- INFORMATION GIVEN:
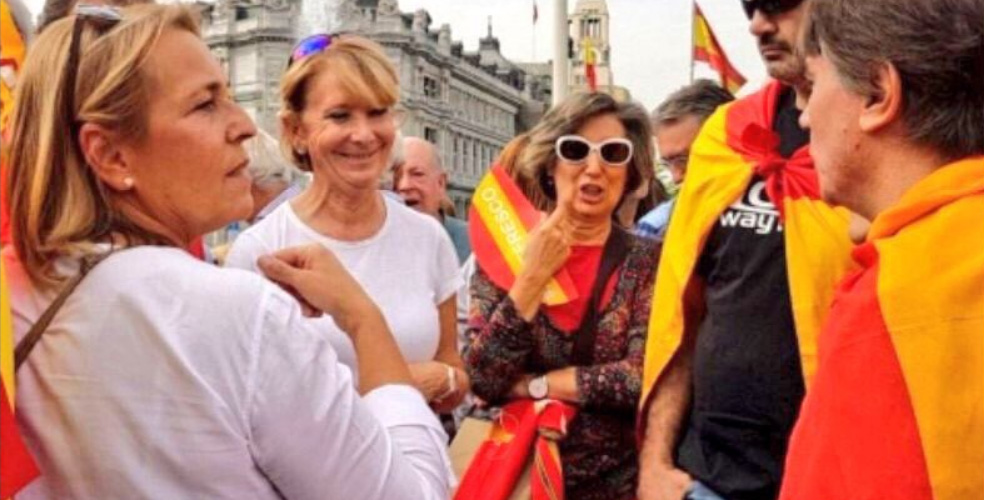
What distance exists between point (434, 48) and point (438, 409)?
84.8m

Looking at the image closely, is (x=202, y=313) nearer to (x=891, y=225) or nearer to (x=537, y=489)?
(x=891, y=225)

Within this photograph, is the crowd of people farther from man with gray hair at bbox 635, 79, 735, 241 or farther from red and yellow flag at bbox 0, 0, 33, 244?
man with gray hair at bbox 635, 79, 735, 241

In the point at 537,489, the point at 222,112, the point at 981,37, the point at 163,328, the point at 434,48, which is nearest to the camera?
the point at 163,328

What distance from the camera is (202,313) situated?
1.74 m

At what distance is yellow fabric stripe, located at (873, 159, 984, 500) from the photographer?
1.68 meters

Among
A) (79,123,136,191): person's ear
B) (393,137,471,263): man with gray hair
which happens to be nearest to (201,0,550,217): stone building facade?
(393,137,471,263): man with gray hair

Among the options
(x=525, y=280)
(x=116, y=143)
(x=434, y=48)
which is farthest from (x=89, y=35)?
(x=434, y=48)

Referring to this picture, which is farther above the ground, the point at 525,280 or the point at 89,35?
the point at 89,35

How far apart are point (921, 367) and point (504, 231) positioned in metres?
2.36

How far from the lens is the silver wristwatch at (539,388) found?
3.64 metres

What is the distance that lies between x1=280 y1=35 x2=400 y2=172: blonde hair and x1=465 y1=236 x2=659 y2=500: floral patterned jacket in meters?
0.69

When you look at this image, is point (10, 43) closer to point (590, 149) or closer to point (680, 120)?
point (590, 149)

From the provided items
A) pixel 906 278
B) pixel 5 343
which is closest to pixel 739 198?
pixel 906 278

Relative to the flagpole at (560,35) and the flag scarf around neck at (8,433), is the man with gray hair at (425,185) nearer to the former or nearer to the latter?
the flag scarf around neck at (8,433)
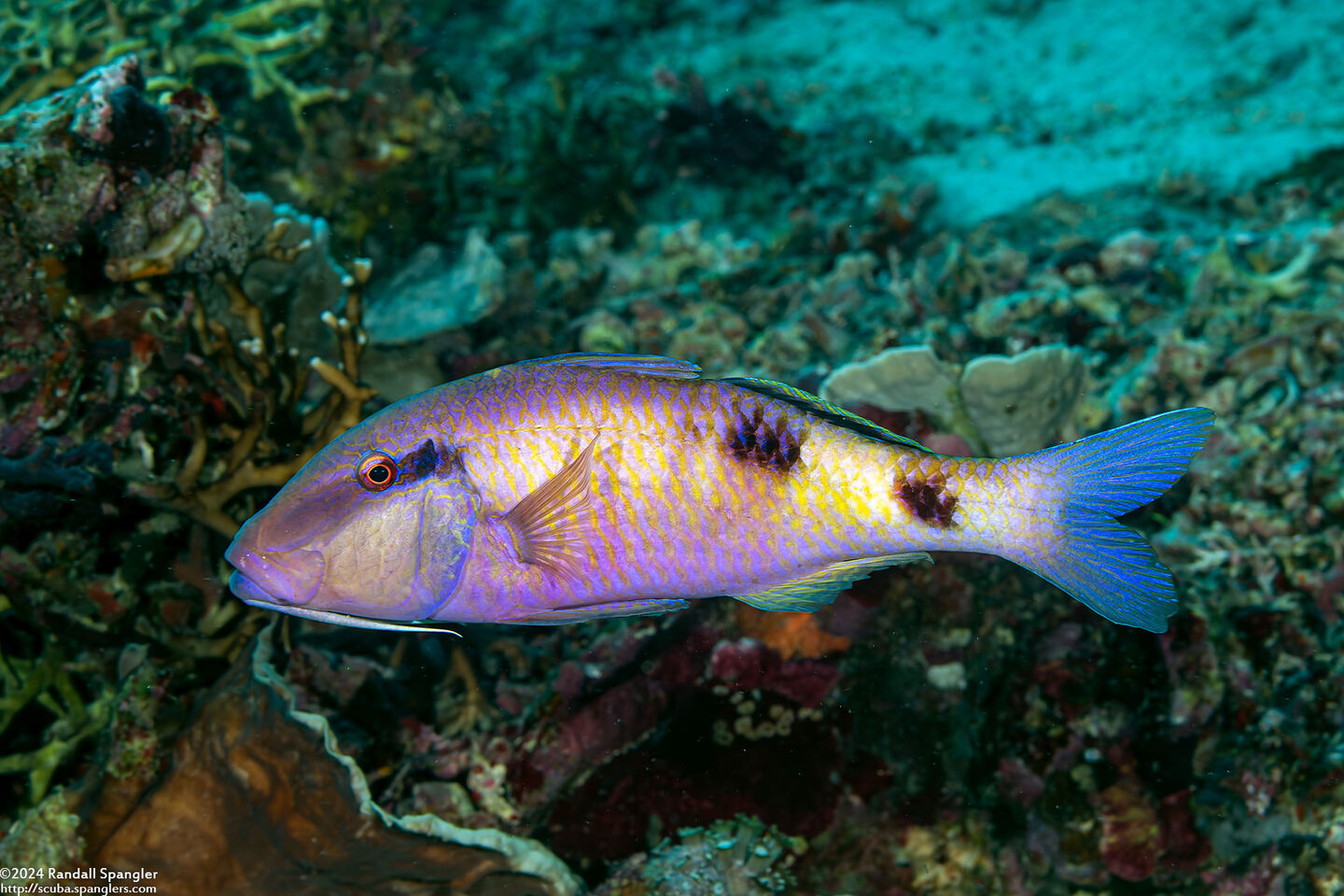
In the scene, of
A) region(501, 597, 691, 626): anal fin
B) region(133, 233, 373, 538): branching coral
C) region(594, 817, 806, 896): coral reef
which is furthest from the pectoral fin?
region(133, 233, 373, 538): branching coral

- WHAT THE TASK REQUIRES:
Reproduce every one of the lines above word for word, leaving out the pictures.

- WRITTEN REPLY:
What distance exists between point (434, 48) and point (438, 409)?
84.8m

Looking at the image closely, is (x=202, y=313) nearer to (x=891, y=225) or nearer to (x=537, y=489)?
(x=891, y=225)

Within this photograph, is the crowd of people farther from man with gray hair at bbox 635, 79, 735, 241 or farther from red and yellow flag at bbox 0, 0, 33, 244?
man with gray hair at bbox 635, 79, 735, 241

In the point at 537,489, the point at 222,112, the point at 981,37, the point at 163,328, the point at 434,48, which is nearest to the camera?
the point at 163,328

What distance from the camera is (202,313) situated?
1.74 m

At what distance is yellow fabric stripe, located at (873, 159, 984, 500) from the photographer?
1.68 meters

Among
A) (79,123,136,191): person's ear
B) (393,137,471,263): man with gray hair
which happens to be nearest to (201,0,550,217): stone building facade?
(393,137,471,263): man with gray hair

Among the options
(x=525, y=280)
(x=116, y=143)
(x=434, y=48)
which is farthest from (x=89, y=35)?
(x=434, y=48)

Referring to this picture, which is farther above the ground, the point at 525,280 or the point at 89,35?
the point at 89,35

How far apart are point (921, 367) and point (504, 231) positioned in metres?
2.36

How far from the lens is the silver wristwatch at (539,388) found?
3.64 metres

What is the distance that lies between x1=280 y1=35 x2=400 y2=172: blonde hair and x1=465 y1=236 x2=659 y2=500: floral patterned jacket in meters?
0.69

When you look at this image, is point (10, 43) closer to point (590, 149) or closer to point (680, 120)?
point (590, 149)

From the provided items
A) pixel 906 278
B) pixel 5 343
which is closest to pixel 739 198?
pixel 906 278

Relative to the flagpole at (560,35) and the flag scarf around neck at (8,433), is the man with gray hair at (425,185) nearer to the former or nearer to the latter?
the flag scarf around neck at (8,433)
In the scene, of
A) region(501, 597, 691, 626): anal fin
B) region(133, 233, 373, 538): branching coral
C) region(594, 817, 806, 896): coral reef
which is furthest from the pectoral fin?
region(133, 233, 373, 538): branching coral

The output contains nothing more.